* **Problem requirements**
Two lines mark the range in the entries below: the one holding "79. Пропустите хвостик" and the one holding "Vous allez entendre, deux". Set down those two and all lines between them, exactly.

* **Source material**
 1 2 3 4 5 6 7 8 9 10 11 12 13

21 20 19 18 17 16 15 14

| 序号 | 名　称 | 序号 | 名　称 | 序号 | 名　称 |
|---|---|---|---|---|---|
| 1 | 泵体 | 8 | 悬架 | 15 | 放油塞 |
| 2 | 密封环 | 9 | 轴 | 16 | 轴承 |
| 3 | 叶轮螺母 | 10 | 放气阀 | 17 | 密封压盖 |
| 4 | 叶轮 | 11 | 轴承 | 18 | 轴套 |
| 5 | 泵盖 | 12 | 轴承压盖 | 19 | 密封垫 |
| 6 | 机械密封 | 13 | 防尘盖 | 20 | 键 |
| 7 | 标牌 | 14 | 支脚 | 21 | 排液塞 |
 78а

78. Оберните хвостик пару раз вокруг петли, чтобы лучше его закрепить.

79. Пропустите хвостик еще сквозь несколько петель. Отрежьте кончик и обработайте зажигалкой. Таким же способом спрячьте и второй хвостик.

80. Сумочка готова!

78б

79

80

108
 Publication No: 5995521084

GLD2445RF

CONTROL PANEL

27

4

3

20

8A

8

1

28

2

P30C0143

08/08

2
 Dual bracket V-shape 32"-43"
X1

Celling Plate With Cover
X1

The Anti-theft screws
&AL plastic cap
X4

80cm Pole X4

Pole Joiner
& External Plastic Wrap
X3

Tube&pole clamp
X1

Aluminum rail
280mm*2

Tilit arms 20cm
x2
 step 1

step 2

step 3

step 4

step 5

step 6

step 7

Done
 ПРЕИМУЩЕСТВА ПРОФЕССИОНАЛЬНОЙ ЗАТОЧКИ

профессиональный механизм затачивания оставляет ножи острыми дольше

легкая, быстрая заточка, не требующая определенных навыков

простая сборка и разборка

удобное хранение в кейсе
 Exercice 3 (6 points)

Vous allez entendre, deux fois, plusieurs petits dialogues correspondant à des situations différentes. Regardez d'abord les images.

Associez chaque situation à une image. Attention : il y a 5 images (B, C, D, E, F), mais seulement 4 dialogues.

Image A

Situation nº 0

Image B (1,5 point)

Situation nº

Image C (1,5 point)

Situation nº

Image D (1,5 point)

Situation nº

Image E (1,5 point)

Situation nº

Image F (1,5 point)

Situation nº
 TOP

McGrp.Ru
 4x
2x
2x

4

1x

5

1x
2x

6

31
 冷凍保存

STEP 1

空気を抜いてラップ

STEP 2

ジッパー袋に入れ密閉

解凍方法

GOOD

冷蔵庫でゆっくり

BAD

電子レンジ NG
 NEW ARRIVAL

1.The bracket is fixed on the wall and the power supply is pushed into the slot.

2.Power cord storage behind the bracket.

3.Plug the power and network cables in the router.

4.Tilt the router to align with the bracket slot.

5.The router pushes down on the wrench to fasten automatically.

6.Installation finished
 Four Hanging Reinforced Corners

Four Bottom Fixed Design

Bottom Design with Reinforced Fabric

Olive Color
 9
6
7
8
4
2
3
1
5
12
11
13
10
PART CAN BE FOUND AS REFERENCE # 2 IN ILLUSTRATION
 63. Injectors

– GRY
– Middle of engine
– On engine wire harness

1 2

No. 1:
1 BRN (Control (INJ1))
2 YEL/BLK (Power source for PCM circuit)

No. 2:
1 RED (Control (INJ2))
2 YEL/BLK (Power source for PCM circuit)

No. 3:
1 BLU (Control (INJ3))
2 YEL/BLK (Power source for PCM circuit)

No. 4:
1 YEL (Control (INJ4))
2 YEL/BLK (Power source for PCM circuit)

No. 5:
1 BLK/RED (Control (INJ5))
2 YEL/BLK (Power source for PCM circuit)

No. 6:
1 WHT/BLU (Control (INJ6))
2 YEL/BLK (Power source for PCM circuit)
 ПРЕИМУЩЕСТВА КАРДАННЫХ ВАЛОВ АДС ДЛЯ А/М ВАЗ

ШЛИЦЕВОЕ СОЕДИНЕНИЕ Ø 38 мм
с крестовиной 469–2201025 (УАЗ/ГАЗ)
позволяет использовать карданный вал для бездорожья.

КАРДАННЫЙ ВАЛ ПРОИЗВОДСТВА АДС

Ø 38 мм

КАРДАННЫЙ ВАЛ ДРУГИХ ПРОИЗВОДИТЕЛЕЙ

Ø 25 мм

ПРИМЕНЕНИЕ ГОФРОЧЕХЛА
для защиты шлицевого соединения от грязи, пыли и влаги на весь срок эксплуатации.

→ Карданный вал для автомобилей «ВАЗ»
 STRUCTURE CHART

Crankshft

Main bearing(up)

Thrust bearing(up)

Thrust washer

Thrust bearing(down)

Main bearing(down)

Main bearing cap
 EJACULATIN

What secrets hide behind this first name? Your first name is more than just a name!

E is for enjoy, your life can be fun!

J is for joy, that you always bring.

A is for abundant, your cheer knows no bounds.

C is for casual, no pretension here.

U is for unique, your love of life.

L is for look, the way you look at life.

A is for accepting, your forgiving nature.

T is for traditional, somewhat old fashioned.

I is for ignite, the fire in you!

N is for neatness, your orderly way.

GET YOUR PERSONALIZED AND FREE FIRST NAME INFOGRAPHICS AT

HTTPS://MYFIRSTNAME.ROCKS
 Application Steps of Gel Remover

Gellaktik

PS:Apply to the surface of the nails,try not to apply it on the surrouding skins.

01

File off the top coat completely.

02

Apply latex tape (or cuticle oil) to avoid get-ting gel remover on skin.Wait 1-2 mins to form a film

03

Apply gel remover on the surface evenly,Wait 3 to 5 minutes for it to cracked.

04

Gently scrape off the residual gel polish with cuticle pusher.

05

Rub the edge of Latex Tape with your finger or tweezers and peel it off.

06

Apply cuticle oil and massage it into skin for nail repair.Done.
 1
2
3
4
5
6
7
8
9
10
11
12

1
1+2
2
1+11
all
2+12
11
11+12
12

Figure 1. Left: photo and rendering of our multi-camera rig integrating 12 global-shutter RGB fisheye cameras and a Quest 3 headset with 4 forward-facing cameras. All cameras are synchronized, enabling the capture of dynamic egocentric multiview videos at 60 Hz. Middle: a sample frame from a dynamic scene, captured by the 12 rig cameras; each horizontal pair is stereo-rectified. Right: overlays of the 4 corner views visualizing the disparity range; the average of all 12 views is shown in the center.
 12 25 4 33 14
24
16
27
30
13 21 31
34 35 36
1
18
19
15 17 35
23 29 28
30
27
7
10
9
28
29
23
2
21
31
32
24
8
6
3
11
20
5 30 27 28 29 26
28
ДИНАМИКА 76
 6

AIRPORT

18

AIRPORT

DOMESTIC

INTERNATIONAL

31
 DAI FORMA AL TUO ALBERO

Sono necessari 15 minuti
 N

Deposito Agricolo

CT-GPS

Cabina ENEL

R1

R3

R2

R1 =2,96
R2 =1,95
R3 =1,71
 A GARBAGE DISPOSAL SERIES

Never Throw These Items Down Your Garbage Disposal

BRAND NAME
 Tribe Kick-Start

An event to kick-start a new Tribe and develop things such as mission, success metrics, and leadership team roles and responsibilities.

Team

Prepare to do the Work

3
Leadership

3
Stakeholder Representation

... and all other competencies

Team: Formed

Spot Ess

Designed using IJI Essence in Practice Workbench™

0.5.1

* **Answer space**
79. Пропустите хвостик еще сквозь несколько петель. Отрежьте кончик и обработайте зажигалкой. Таким же способом спрячьте и второй хвостик.

80. Сумочка готова!

78б

79

80

108
 Publication No: 5995521084

GLD2445RF

CONTROL PANEL

27

4

3

20

8A

8

1

28

2

P30C0143

08/08

2
 Dual bracket V-shape 32"-43"
X1

Celling Plate With Cover
X1

The Anti-theft screws
&AL plastic cap
X4

80cm Pole X4

Pole Joiner
& External Plastic Wrap
X3

Tube&pole clamp
X1

Aluminum rail
280mm*2

Tilit arms 20cm
x2
 step 1

step 2

step 3

step 4

step 5

step 6

step 7

Done
 ПРЕИМУЩЕСТВА ПРОФЕССИОНАЛЬНОЙ ЗАТОЧКИ

профессиональный механизм затачивания оставляет ножи острыми дольше

легкая, быстрая заточка, не требующая определенных навыков

простая сборка и разборка

удобное хранение в кейсе
 Exercice 3 (6 points)

Vous allez entendre, deux fois, plusieurs petits dialogues correspondant à des situations différentes. Regardez d'abord les images.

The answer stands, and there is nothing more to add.